··· Text provided

As much as anniversaries celebrate what came before, this year’s United Nations Day—marking the Charter of the United Nations entering into force—focuses on what lies ahead. In January, United Nations Secretary-General António Guterres saw the seventy-fifth anniversary as a chance to engage people across the globe in a conversation about the world’s challenges and the United Nations’ role in meeting those challenges. A fervent wish emerged. “People are thinking big—they are also expressing an intense yearning for international cooperation and global solidarity,” Mr. Guterres says. “Now is the time to respond to these aspirations and realize these aims.”
Among the findings of that global conversation: 79 per cent of more than 1 million respondents believe women’s rights will improve or stay the same over the next 25 years. Respondents also hoped to see better access to basic services like healthcare and greater respect for human rights by 2045. The world was not only invited to contribute their voice to the UN75 dialogue but their vision. More than 50,000 people from more than 100 counties submitted images for the #TheWorldWeWant photography competition. Now, 75 winning pictures have been assembled in a virtual exhibition.

······

**Check your understanding:**
1. Duplicate the part of the UN Day text that begins at the words "Among the findings" and stops after the words "a virtual exhibition.".
2. Summarize the UN Day text in two sentences.
Work from the UN Day text alone, without outside knowledge.

··· Data for analysis

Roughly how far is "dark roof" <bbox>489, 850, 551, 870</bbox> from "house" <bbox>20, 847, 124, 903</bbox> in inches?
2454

······
··· Data for analysis

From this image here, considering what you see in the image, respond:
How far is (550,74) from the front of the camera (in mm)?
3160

······
··· Data for analysis

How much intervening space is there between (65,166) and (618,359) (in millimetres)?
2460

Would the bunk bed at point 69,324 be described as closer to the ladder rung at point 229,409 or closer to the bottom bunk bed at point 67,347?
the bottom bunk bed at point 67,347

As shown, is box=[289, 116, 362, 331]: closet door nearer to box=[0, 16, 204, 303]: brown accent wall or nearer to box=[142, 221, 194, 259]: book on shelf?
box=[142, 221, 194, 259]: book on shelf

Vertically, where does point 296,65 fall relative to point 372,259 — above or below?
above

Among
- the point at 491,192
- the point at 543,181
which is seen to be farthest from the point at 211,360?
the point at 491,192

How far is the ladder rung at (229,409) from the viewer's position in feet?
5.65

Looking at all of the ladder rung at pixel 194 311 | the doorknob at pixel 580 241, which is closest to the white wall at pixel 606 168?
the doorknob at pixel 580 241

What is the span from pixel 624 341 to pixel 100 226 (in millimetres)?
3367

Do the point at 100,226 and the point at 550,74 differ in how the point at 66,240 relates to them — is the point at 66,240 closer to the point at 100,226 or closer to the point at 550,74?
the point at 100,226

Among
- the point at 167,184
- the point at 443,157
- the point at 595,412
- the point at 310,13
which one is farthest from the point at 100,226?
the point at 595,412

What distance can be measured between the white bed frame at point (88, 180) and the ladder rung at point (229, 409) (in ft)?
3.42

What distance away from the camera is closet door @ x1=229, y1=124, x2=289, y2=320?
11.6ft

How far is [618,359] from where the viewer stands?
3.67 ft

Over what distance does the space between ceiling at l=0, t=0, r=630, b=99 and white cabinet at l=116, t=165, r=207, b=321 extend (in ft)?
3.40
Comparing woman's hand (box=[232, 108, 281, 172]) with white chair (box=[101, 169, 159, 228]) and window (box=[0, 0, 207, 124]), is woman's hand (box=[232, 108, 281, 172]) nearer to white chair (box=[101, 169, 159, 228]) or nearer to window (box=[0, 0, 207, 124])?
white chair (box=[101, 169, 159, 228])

······

**Results in order:**
1.
Among the findings of that global conversation: 79 per cent of more than 1 million respondents believe women’s rights will improve or stay the same over the next 25 years. Respondents also hoped to see better access to basic services like healthcare and greater respect for human rights by 2045. The world was not only invited to contribute their voice to the UN75 dialogue but their vision. More than 50,000 people from more than 100 counties submitted images for the #TheWorldWeWant photography competition. Now, 75 winning pictures have been assembled in a virtual exhibition.

2. This year's United Nations Day looks ahead, and Secretary-General António Guterres used the seventy-fifth anniversary to start a global conversation in which people expressed an intense yearning for international cooperation and global solidarity. Among its findings, 79 percent of more than 1 million respondents believe women's rights will improve or stay the same over the next 25 years, and 75 winning pictures from the #TheWorldWeWant photography competition, which drew images from more than 50,000 people, have been assembled in a virtual exhibition.